Pourtant, Constant Mutamba ne se laisse pas faire. Dans un échange tendu avec ses collaborateurs, il s’est insurgé contre cette procédure qu’il juge illégitime, accusant le procureur d’incompétence morale.
« Dites au procureur général qu’il ne me verra jamais devant lui pour me défendre. Je n’ai pas peur de la prison, je suis prêt », a-t-il lancé, provoquant les acclamations de l’assistance.
Le ministre affirme que cette affaire est avant tout un règlement de comptes politique.
« Il voulait m’humilier pour ternir ma réputation. Dites-leur que le dieu de mes ancêtres est plus fort que leurs dieux. Dites-leur que je ne crains pas la prison, je suis prêt », a-t-il répété, en réponse aux rumeurs évoquant sa fuite hors du pays. Il assure être bel et bien à Kinshasa.
Constant Mutamba a également attaqué l’intégrité de son accusateur, rappelant son passé sous le régime précédent.
« Dites-lui qu’il faisait partie du même groupe de Kabilistes, ce groupe de mafieux », a-t-il déclaré, avant de demander à ce que les biens du procureur soient justifiés. « J’attends qu’il justifie tous ses biens.
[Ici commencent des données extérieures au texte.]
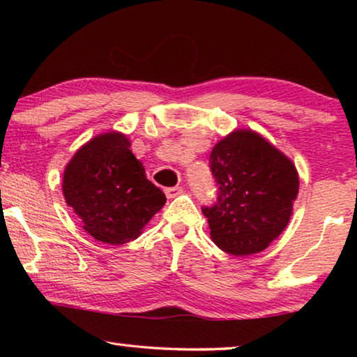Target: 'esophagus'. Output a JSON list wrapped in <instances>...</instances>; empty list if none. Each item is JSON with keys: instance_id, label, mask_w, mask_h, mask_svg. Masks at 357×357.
I'll list each match as a JSON object with an SVG mask.
<instances>
[{"instance_id": "34e87169", "label": "esophagus", "mask_w": 357, "mask_h": 357, "mask_svg": "<svg viewBox=\"0 0 357 357\" xmlns=\"http://www.w3.org/2000/svg\"><path fill=\"white\" fill-rule=\"evenodd\" d=\"M184 192V189L183 187H168V189H165V195H167V198H174V197H178V195H181V193Z\"/></svg>"}]
</instances>
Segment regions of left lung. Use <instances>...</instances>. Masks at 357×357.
Returning a JSON list of instances; mask_svg holds the SVG:
<instances>
[{
	"label": "left lung",
	"mask_w": 357,
	"mask_h": 357,
	"mask_svg": "<svg viewBox=\"0 0 357 357\" xmlns=\"http://www.w3.org/2000/svg\"><path fill=\"white\" fill-rule=\"evenodd\" d=\"M209 167L219 185L217 203L202 209L211 239L236 257L263 252L293 214L294 164L257 132L238 129L213 148Z\"/></svg>",
	"instance_id": "1"
}]
</instances>
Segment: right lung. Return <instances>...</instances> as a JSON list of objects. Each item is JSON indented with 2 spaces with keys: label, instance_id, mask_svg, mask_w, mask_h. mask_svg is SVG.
Instances as JSON below:
<instances>
[{
  "label": "right lung",
  "instance_id": "right-lung-1",
  "mask_svg": "<svg viewBox=\"0 0 357 357\" xmlns=\"http://www.w3.org/2000/svg\"><path fill=\"white\" fill-rule=\"evenodd\" d=\"M129 148L121 132L100 134L77 151L63 176L66 203L84 231L112 245L137 239L167 202Z\"/></svg>",
  "mask_w": 357,
  "mask_h": 357
}]
</instances>
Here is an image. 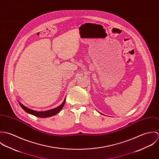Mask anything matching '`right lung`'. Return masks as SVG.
Listing matches in <instances>:
<instances>
[{"instance_id": "right-lung-1", "label": "right lung", "mask_w": 159, "mask_h": 159, "mask_svg": "<svg viewBox=\"0 0 159 159\" xmlns=\"http://www.w3.org/2000/svg\"><path fill=\"white\" fill-rule=\"evenodd\" d=\"M66 103V98L64 100V101L63 102V103L59 106L58 107L50 110H48V111H36L34 110H32L31 109H29L28 108H27L26 107H25L24 105H23V104L20 102H19L20 106L21 107V108H23V110L27 112V113L31 114L35 116L39 117H51L52 116L57 113H58L63 108L64 104Z\"/></svg>"}]
</instances>
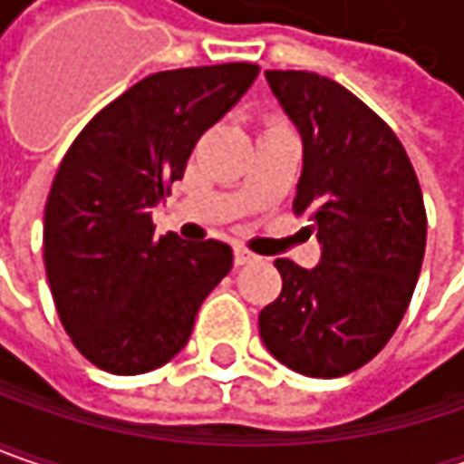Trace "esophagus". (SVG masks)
<instances>
[{
    "instance_id": "34e87169",
    "label": "esophagus",
    "mask_w": 464,
    "mask_h": 464,
    "mask_svg": "<svg viewBox=\"0 0 464 464\" xmlns=\"http://www.w3.org/2000/svg\"><path fill=\"white\" fill-rule=\"evenodd\" d=\"M233 262H236V267H244V265L256 262V256H254L252 252H246L244 246H236V249H233Z\"/></svg>"
}]
</instances>
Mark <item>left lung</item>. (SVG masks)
<instances>
[{
  "instance_id": "8db88e82",
  "label": "left lung",
  "mask_w": 464,
  "mask_h": 464,
  "mask_svg": "<svg viewBox=\"0 0 464 464\" xmlns=\"http://www.w3.org/2000/svg\"><path fill=\"white\" fill-rule=\"evenodd\" d=\"M304 145L293 210L306 212L319 265L275 259L283 291L259 312L267 351L293 372L334 379L387 345L426 252V210L408 152L351 91L314 72L267 70Z\"/></svg>"
}]
</instances>
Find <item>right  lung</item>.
I'll list each match as a JSON object with an SVG mask.
<instances>
[{
    "label": "right lung",
    "mask_w": 464,
    "mask_h": 464,
    "mask_svg": "<svg viewBox=\"0 0 464 464\" xmlns=\"http://www.w3.org/2000/svg\"><path fill=\"white\" fill-rule=\"evenodd\" d=\"M256 74L249 62L150 74L64 155L44 215V262L64 330L98 369L134 376L169 363L231 272L228 244L155 236L152 208Z\"/></svg>",
    "instance_id": "obj_1"
}]
</instances>
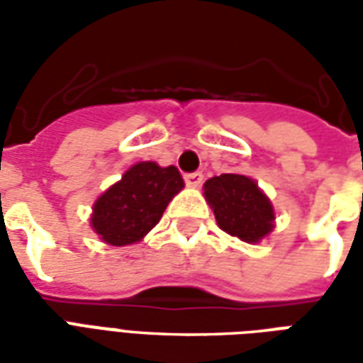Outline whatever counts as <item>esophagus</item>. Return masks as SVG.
<instances>
[{"label":"esophagus","instance_id":"1","mask_svg":"<svg viewBox=\"0 0 363 363\" xmlns=\"http://www.w3.org/2000/svg\"><path fill=\"white\" fill-rule=\"evenodd\" d=\"M202 179H204V174L202 173L184 174V182H186V186H190V189H198V186L202 184Z\"/></svg>","mask_w":363,"mask_h":363}]
</instances>
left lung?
Returning a JSON list of instances; mask_svg holds the SVG:
<instances>
[{"label":"left lung","instance_id":"left-lung-1","mask_svg":"<svg viewBox=\"0 0 363 363\" xmlns=\"http://www.w3.org/2000/svg\"><path fill=\"white\" fill-rule=\"evenodd\" d=\"M204 198L220 229L245 243H260L274 229V206L259 182L239 173L212 177L204 182Z\"/></svg>","mask_w":363,"mask_h":363}]
</instances>
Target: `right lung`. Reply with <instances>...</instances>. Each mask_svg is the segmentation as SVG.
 Here are the masks:
<instances>
[{
	"label": "right lung",
	"mask_w": 363,
	"mask_h": 363,
	"mask_svg": "<svg viewBox=\"0 0 363 363\" xmlns=\"http://www.w3.org/2000/svg\"><path fill=\"white\" fill-rule=\"evenodd\" d=\"M184 189L179 169L140 161L96 198L91 229L112 247L142 241L161 220L169 202Z\"/></svg>",
	"instance_id": "right-lung-1"
}]
</instances>
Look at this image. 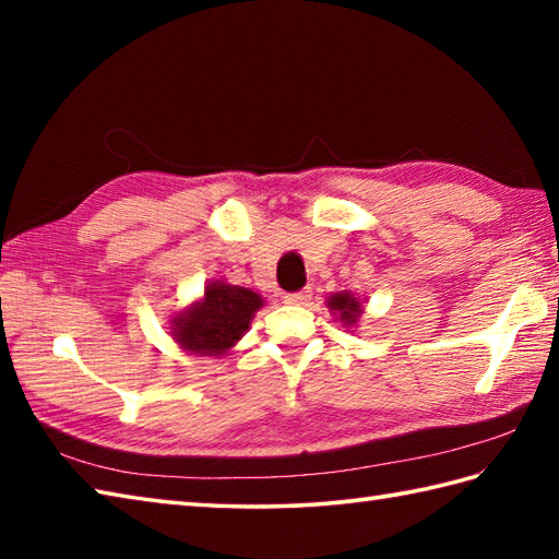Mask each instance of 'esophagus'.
<instances>
[{
	"label": "esophagus",
	"mask_w": 559,
	"mask_h": 559,
	"mask_svg": "<svg viewBox=\"0 0 559 559\" xmlns=\"http://www.w3.org/2000/svg\"><path fill=\"white\" fill-rule=\"evenodd\" d=\"M312 298V288H302L298 293H288L286 295V302L288 305H307V300Z\"/></svg>",
	"instance_id": "1"
}]
</instances>
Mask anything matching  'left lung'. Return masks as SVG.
Here are the masks:
<instances>
[{"label":"left lung","mask_w":559,"mask_h":559,"mask_svg":"<svg viewBox=\"0 0 559 559\" xmlns=\"http://www.w3.org/2000/svg\"><path fill=\"white\" fill-rule=\"evenodd\" d=\"M329 310L338 314V319L346 326H355L362 314V302L350 293H336L329 298Z\"/></svg>","instance_id":"left-lung-1"}]
</instances>
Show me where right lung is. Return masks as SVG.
Listing matches in <instances>:
<instances>
[{"label": "right lung", "instance_id": "right-lung-1", "mask_svg": "<svg viewBox=\"0 0 559 559\" xmlns=\"http://www.w3.org/2000/svg\"><path fill=\"white\" fill-rule=\"evenodd\" d=\"M261 305L264 300L254 290L209 283L204 298L173 317L170 334L192 355H225L245 336Z\"/></svg>", "mask_w": 559, "mask_h": 559}]
</instances>
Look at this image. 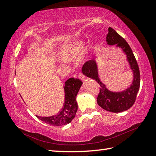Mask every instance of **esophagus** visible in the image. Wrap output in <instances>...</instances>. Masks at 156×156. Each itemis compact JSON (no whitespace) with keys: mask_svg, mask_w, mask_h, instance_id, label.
I'll return each instance as SVG.
<instances>
[{"mask_svg":"<svg viewBox=\"0 0 156 156\" xmlns=\"http://www.w3.org/2000/svg\"><path fill=\"white\" fill-rule=\"evenodd\" d=\"M78 78H80L81 80H84V79H85V76H84L83 73H79V75H78Z\"/></svg>","mask_w":156,"mask_h":156,"instance_id":"obj_1","label":"esophagus"}]
</instances>
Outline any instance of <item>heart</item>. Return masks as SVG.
<instances>
[{
  "mask_svg": "<svg viewBox=\"0 0 156 156\" xmlns=\"http://www.w3.org/2000/svg\"><path fill=\"white\" fill-rule=\"evenodd\" d=\"M83 48L82 41H76L62 49L60 53V58L62 60H71L75 58Z\"/></svg>",
  "mask_w": 156,
  "mask_h": 156,
  "instance_id": "heart-1",
  "label": "heart"
}]
</instances>
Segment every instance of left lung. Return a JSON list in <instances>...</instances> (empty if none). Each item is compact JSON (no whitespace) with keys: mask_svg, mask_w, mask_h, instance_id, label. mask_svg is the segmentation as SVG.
Wrapping results in <instances>:
<instances>
[{"mask_svg":"<svg viewBox=\"0 0 156 156\" xmlns=\"http://www.w3.org/2000/svg\"><path fill=\"white\" fill-rule=\"evenodd\" d=\"M106 41L109 45H116L123 50L126 55L130 69L133 72L132 85L126 90L120 92H113L108 90L98 78L97 65L94 59L84 64L83 73L87 77L95 80L100 85V91L97 97V103L103 109L112 112H120L127 110L134 104L140 85V73L137 60L133 51L122 37L112 28H108Z\"/></svg>","mask_w":156,"mask_h":156,"instance_id":"obj_1","label":"left lung"}]
</instances>
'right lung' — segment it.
<instances>
[{
    "label": "right lung",
    "mask_w": 156,
    "mask_h": 156,
    "mask_svg": "<svg viewBox=\"0 0 156 156\" xmlns=\"http://www.w3.org/2000/svg\"><path fill=\"white\" fill-rule=\"evenodd\" d=\"M82 84V81L78 78H71L68 79L64 87L65 101L61 111L51 117H44L37 116V117L46 123L55 126H60L70 123L75 117L78 110V104L76 98Z\"/></svg>",
    "instance_id": "obj_1"
}]
</instances>
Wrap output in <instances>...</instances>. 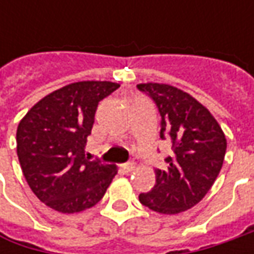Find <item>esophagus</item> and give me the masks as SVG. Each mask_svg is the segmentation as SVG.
<instances>
[{
    "label": "esophagus",
    "instance_id": "1",
    "mask_svg": "<svg viewBox=\"0 0 254 254\" xmlns=\"http://www.w3.org/2000/svg\"><path fill=\"white\" fill-rule=\"evenodd\" d=\"M122 168L126 172H130V171H132L134 168H135V164L132 161H128V162H124V164H122Z\"/></svg>",
    "mask_w": 254,
    "mask_h": 254
}]
</instances>
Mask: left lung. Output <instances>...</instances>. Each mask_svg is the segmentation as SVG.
I'll list each match as a JSON object with an SVG mask.
<instances>
[{"mask_svg":"<svg viewBox=\"0 0 254 254\" xmlns=\"http://www.w3.org/2000/svg\"><path fill=\"white\" fill-rule=\"evenodd\" d=\"M161 116V140H170L167 168L155 170V185L138 199L151 210L175 215L195 206L219 175L226 138L209 110L170 84H137Z\"/></svg>","mask_w":254,"mask_h":254,"instance_id":"left-lung-1","label":"left lung"}]
</instances>
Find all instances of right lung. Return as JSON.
<instances>
[{
  "mask_svg": "<svg viewBox=\"0 0 254 254\" xmlns=\"http://www.w3.org/2000/svg\"><path fill=\"white\" fill-rule=\"evenodd\" d=\"M113 82H76L45 96L21 120L16 154L29 188L49 208L74 213L94 206L117 174L114 164L86 157L99 103Z\"/></svg>",
  "mask_w": 254,
  "mask_h": 254,
  "instance_id": "1",
  "label": "right lung"
}]
</instances>
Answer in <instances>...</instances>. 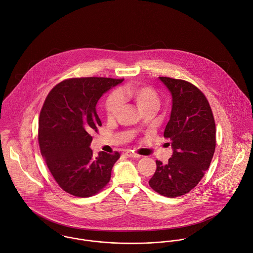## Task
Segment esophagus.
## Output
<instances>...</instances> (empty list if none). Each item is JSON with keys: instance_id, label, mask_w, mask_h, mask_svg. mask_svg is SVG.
Wrapping results in <instances>:
<instances>
[{"instance_id": "1", "label": "esophagus", "mask_w": 253, "mask_h": 253, "mask_svg": "<svg viewBox=\"0 0 253 253\" xmlns=\"http://www.w3.org/2000/svg\"><path fill=\"white\" fill-rule=\"evenodd\" d=\"M125 155H126L127 157H129V158H132V159H139V158H141L140 155H138V154H136V153H133V152H126Z\"/></svg>"}]
</instances>
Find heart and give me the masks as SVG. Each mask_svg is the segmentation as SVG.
I'll list each match as a JSON object with an SVG mask.
<instances>
[{"label": "heart", "instance_id": "heart-1", "mask_svg": "<svg viewBox=\"0 0 253 253\" xmlns=\"http://www.w3.org/2000/svg\"><path fill=\"white\" fill-rule=\"evenodd\" d=\"M132 100L141 113L156 112L161 104L159 93L151 86L128 85L119 95L110 94L105 101V111L108 119H113L121 108V100Z\"/></svg>", "mask_w": 253, "mask_h": 253}]
</instances>
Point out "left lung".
Here are the masks:
<instances>
[{
	"label": "left lung",
	"instance_id": "8db88e82",
	"mask_svg": "<svg viewBox=\"0 0 253 253\" xmlns=\"http://www.w3.org/2000/svg\"><path fill=\"white\" fill-rule=\"evenodd\" d=\"M172 97L169 121L164 136L170 140L172 156L167 165L157 161L149 181L159 194L174 198L193 189L209 169L216 148V125L210 104L194 84L168 77L159 78Z\"/></svg>",
	"mask_w": 253,
	"mask_h": 253
}]
</instances>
J’attends que les enquêtes sur lui aboutissent », a-t-il ajouté, réclamant une égalité de traitement judiciaire.
Ce dossier autour du projet carcéral de Kisangani n’est pas nouveau. Il avait déjà été soulevé par deux députés, Fontaine Mangala et Willy Mishiki, qui avaient pointé des zones d’ombre budgétaires. L’Assemblée a toutefois franchi un cap en acceptant formellement l’ouverture d’une instruction judiciaire, estimant que seule une telle démarche permettrait de lever tous les doutes.
« Il y a lieu d’en tirer toutes les conséquences de droit, notamment en accordant le droit au présumé auteur des faits de présenter ses moyens de défense », souligne le rapport.